Uranium & Fuel

US / House Approves Legislation To Ban Imports Of Russian Uranium

By David Dalton
12 December 2023

Moscow accounts for more than 20% of nuclear fuels for American reactors

House Approves Legislation To Ban Imports Of Russian Uranium

The US House voted on Monday (12 December) to approve legislation that would bar the importation of low-enriched Russian uranium.

The Prohibiting Russian Uranium Imports Act would make it illegal to import low-enriched uranium, which is used in nuclear fuel, 90 days after the bill becomes law.

It would also allow for a waiver if “no alternative viable source of low-enriched uranium is available to sustain the continued operation of a nuclear reactor or a United States nuclear energy company”.

Russia provided almost a quarter of the enriched uranium used to fuel the US’s fleet of 93 nuclear plants, making it the number one foreign supplier to the US last year, according to the US Department of Energy.

According to the US Energy Information Administration, Russia has been supplying about 24% of enriched uranium with 12% from Germany and 11% from the UK. The US itself supplies 27%.

Russia is also the only commercial source of special highly enriched reactor fuel known as Haleu that is needed for a new breed of advanced nuclear reactors that are under development.

Providers in the US, with federal support, are in the process of producing Haleu. Centrus Energy recently delivered a first batch of Haleu fuel to the US Department of Energy (DOE), finalising the first phase of a domestic manufacturing demonstration process.

Information supplied
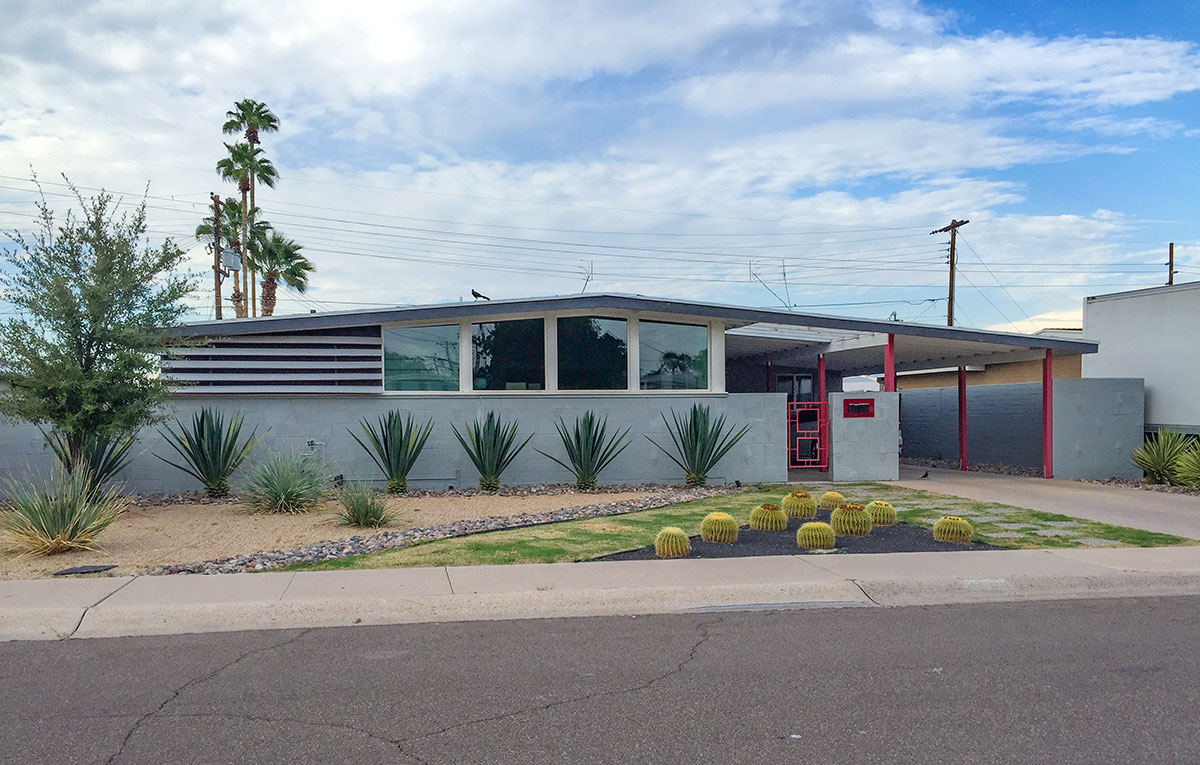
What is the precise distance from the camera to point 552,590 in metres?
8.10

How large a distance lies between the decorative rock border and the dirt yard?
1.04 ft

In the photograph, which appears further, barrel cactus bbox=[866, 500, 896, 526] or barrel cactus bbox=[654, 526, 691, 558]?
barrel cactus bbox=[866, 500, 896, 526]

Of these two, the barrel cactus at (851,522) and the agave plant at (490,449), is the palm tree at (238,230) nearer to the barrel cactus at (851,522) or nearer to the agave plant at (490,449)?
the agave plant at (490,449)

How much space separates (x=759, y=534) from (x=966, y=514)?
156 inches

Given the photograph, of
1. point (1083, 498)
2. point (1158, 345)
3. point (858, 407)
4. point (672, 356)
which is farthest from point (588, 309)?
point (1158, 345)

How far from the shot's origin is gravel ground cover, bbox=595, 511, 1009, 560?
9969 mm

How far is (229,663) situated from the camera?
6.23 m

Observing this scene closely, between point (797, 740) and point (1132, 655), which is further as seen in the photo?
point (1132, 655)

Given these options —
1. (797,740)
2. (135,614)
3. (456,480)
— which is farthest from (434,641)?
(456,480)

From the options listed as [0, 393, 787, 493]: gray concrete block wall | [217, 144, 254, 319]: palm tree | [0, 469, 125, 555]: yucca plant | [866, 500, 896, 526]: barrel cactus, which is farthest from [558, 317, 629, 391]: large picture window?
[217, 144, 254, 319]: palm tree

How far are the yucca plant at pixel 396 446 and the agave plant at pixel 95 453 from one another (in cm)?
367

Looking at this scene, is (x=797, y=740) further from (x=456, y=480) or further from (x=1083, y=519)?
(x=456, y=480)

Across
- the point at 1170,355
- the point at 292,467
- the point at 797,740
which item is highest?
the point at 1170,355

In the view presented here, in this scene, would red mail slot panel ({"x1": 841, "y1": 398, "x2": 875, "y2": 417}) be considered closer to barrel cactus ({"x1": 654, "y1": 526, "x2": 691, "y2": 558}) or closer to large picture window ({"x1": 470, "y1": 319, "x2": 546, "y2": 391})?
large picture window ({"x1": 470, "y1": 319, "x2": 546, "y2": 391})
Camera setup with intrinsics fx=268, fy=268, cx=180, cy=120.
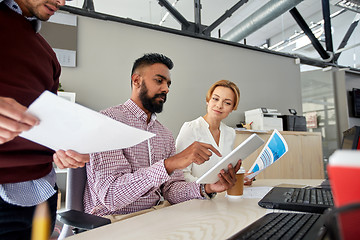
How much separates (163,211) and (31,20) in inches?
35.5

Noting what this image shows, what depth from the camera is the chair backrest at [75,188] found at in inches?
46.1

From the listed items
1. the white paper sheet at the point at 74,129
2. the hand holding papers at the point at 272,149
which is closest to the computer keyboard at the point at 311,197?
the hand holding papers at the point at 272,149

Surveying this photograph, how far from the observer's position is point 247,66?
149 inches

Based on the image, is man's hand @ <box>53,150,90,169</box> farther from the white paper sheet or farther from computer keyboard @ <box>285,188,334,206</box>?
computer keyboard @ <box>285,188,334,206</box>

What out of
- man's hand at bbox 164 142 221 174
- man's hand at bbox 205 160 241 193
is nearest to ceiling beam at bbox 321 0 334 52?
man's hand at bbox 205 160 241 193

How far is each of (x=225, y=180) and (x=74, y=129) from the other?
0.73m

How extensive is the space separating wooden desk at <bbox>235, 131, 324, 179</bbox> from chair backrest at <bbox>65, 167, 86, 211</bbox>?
--
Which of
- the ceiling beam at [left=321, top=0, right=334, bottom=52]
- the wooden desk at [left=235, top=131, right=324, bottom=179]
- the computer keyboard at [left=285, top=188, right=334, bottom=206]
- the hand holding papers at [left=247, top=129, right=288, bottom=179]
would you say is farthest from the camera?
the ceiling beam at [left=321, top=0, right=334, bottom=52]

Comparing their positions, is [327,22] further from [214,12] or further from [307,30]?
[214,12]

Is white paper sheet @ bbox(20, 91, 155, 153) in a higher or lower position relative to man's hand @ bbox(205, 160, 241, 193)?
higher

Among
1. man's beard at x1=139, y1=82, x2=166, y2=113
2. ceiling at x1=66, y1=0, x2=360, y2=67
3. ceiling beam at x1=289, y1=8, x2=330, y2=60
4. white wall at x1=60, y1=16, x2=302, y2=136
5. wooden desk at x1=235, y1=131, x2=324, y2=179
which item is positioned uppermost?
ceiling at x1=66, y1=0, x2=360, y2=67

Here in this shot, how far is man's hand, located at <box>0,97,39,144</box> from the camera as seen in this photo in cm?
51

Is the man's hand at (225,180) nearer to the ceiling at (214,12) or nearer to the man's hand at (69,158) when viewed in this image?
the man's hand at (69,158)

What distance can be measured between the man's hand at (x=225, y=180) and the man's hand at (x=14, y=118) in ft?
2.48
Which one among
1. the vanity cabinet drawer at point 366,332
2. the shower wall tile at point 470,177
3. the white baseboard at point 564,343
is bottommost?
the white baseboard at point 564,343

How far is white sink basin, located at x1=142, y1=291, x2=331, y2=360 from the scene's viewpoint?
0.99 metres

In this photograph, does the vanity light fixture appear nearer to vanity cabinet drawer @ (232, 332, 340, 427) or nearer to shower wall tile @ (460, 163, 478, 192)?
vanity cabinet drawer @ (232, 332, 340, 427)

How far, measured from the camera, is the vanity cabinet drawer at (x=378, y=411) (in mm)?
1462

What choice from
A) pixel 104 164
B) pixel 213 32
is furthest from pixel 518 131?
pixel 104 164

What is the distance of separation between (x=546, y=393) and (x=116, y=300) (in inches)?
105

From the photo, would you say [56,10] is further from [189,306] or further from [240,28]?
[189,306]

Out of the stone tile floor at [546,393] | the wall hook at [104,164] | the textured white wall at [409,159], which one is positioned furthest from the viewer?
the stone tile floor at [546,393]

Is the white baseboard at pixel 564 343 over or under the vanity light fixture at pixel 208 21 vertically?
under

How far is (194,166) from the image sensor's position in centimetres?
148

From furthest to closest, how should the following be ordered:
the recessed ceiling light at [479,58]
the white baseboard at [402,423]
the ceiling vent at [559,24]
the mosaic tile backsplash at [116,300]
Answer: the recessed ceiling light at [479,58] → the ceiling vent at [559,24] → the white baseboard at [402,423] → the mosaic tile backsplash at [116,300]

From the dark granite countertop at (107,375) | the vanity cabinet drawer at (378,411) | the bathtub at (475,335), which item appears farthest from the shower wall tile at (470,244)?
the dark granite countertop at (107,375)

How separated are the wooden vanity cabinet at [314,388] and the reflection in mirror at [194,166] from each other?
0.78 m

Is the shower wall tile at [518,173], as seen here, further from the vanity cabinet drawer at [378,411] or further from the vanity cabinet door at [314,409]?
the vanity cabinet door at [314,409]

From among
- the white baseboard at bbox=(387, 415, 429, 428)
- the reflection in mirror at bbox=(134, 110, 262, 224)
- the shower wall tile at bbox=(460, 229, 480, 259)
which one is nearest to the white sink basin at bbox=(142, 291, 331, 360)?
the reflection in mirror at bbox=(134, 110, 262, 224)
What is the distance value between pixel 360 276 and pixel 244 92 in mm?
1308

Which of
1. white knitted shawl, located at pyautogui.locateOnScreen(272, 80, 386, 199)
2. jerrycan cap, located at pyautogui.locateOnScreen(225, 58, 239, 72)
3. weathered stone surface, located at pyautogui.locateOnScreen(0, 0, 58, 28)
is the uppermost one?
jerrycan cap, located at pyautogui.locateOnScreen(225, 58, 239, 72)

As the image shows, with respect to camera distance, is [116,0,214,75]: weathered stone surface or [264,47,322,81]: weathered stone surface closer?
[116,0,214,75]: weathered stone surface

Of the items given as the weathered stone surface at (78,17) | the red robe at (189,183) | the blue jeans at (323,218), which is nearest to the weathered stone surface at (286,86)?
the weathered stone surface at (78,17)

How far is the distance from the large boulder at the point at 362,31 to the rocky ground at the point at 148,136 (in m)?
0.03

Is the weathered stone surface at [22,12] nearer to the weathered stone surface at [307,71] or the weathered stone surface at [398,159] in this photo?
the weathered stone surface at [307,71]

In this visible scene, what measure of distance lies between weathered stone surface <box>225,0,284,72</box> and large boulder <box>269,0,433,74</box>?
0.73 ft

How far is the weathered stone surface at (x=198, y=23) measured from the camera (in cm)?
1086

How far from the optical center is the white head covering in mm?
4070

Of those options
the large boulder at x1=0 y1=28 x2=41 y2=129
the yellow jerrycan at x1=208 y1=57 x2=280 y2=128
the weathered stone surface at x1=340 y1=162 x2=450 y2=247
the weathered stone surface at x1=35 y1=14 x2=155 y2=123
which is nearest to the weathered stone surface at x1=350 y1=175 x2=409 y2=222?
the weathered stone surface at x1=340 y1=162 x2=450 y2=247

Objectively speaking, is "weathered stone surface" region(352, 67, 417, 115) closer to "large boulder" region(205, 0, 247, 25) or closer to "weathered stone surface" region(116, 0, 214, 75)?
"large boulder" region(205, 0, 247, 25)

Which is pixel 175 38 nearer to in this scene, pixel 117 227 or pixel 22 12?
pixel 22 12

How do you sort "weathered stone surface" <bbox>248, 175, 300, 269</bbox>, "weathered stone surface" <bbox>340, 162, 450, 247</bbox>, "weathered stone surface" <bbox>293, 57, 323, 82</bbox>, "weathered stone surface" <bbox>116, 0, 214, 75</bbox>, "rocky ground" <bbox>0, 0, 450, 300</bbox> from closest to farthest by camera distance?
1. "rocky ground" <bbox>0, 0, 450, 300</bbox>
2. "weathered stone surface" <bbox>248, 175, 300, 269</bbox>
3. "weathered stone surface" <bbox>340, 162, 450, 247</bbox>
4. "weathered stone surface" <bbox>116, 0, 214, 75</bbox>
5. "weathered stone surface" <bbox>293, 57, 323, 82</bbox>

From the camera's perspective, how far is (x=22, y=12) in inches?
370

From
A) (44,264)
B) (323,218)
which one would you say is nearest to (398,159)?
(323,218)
---
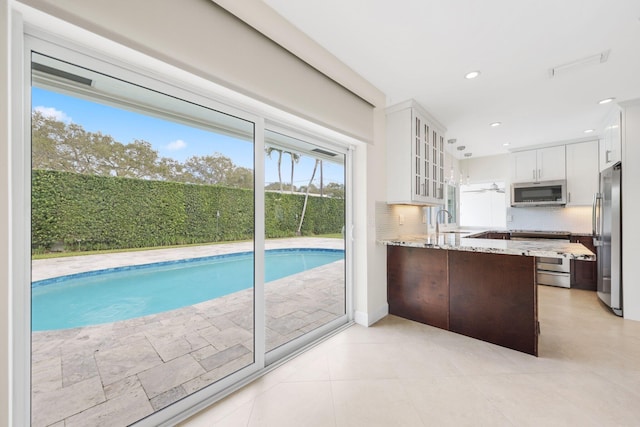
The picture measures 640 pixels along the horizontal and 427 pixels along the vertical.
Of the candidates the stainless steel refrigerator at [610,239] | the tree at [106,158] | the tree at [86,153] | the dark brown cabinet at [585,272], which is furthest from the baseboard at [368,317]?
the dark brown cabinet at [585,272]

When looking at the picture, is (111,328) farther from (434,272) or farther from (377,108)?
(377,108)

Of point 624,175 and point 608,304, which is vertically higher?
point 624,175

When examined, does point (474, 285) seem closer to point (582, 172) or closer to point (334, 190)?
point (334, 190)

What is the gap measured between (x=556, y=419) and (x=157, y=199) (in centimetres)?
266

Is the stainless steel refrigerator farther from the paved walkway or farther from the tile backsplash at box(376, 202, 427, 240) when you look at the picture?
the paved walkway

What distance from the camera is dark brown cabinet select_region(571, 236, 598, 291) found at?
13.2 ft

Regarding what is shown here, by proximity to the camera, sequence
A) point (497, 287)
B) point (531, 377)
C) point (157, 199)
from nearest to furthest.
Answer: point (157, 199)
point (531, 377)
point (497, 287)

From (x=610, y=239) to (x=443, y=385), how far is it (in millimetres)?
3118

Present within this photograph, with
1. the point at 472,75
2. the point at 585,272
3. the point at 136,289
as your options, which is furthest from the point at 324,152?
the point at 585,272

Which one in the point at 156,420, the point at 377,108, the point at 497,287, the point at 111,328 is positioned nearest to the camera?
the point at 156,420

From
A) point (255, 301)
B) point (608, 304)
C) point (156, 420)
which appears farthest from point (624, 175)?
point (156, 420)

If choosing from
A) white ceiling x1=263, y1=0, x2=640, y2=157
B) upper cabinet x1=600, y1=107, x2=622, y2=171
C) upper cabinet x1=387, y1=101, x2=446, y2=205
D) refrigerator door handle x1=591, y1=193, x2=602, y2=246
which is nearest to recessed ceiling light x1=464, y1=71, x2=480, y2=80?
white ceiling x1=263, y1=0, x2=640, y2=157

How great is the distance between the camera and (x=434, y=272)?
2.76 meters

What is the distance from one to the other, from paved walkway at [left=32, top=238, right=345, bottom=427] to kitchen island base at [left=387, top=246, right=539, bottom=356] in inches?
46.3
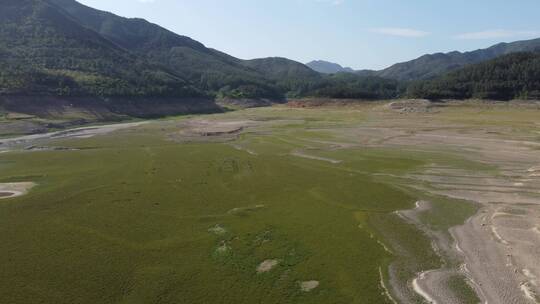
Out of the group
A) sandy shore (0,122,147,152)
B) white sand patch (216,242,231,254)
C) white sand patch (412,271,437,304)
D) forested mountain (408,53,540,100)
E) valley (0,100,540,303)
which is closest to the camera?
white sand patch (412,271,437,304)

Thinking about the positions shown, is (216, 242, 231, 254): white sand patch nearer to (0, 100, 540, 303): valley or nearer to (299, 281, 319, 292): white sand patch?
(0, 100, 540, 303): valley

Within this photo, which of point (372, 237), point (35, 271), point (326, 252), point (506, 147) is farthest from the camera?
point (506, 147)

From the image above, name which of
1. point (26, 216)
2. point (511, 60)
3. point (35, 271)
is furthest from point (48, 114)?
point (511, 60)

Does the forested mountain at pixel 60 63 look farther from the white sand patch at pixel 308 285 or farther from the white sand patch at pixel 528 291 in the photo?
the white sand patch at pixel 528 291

Instructions to follow
Could you update the article on the House vote to ban Russian uranium by writing out everything from "According to the US Energy" down to "are under development." again, with "Haleu" changed to "HALEU"?

Your response
According to the US Energy Information Administration, Russia has been supplying about 24% of enriched uranium with 12% from Germany and 11% from the UK. The US itself supplies 27%.

Russia is also the only commercial source of special highly enriched reactor fuel known as HALEU that is needed for a new breed of advanced nuclear reactors that are under development.